## BEGIN RECORDS FOR THE TASK
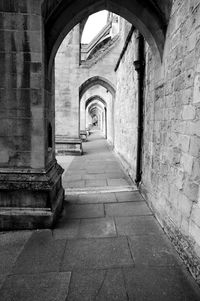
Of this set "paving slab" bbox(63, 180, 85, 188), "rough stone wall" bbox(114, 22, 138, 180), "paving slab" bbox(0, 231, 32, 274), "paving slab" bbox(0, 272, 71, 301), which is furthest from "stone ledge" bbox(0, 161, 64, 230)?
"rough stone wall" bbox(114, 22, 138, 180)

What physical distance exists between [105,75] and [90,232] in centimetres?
## END RECORDS FOR THE TASK
## BEGIN RECORDS FOR THE TASK
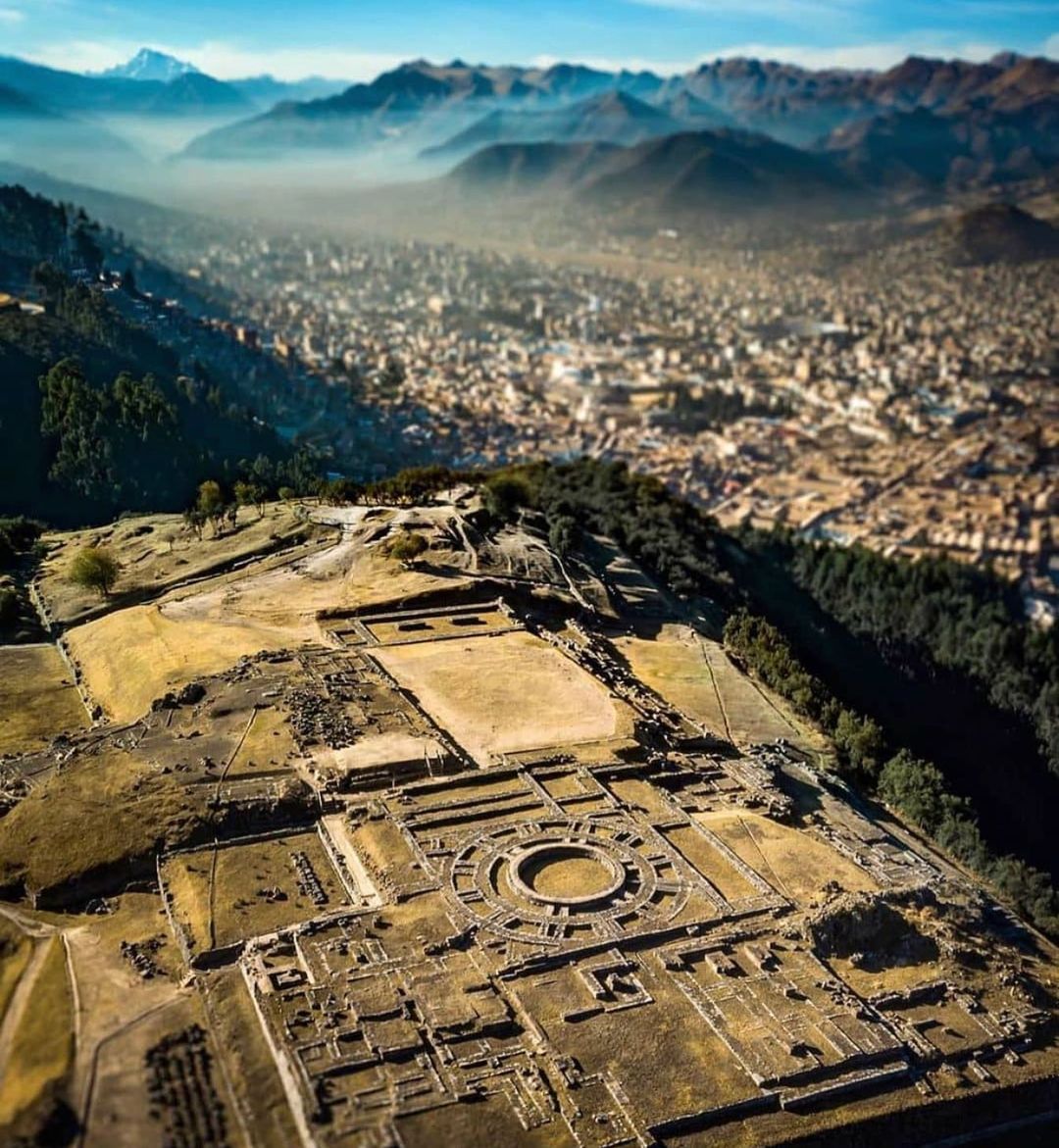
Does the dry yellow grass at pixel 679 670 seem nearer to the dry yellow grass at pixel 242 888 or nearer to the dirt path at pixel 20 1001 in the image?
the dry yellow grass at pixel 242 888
## END RECORDS FOR THE TASK
## BEGIN RECORDS FOR THE TASK
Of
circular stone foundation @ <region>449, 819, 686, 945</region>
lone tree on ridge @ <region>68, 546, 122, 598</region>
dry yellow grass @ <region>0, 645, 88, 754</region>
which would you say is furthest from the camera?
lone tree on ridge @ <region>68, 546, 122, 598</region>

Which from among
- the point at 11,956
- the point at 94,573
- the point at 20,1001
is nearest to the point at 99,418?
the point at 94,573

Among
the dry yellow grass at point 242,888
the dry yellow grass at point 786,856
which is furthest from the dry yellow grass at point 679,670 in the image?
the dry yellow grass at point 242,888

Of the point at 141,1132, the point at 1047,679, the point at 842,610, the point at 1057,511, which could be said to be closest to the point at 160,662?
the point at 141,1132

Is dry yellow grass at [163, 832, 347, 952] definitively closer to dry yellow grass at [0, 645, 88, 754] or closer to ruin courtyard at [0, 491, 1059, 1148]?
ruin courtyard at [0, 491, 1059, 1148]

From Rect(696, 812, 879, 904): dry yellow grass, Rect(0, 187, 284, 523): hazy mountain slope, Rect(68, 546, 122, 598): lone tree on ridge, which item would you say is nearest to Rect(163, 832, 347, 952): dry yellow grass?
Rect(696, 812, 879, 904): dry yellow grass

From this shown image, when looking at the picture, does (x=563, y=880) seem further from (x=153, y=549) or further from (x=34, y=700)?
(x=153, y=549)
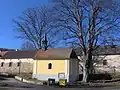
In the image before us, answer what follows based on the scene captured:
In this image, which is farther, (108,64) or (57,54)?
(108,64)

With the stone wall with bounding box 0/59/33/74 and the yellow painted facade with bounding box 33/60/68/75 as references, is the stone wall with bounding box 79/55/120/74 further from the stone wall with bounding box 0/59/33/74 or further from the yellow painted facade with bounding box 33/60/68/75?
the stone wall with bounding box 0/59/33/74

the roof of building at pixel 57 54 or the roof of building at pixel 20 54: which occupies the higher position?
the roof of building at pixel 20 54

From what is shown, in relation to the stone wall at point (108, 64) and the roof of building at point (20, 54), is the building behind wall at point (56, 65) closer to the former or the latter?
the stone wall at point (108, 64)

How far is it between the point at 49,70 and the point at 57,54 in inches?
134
## END RECORDS FOR THE TASK
STATED GOAL: Which lines of the records contain the string "rough"? Pick out each one and copy it in full, counting a match only when the case is the same.

COMPLETED EXERCISE:
Of this set "paving slab" bbox(63, 180, 85, 188), "rough stone wall" bbox(114, 22, 138, 180), "paving slab" bbox(0, 231, 32, 274), "paving slab" bbox(0, 272, 71, 301), which is furthest from "stone ledge" bbox(0, 161, 64, 230)?
"rough stone wall" bbox(114, 22, 138, 180)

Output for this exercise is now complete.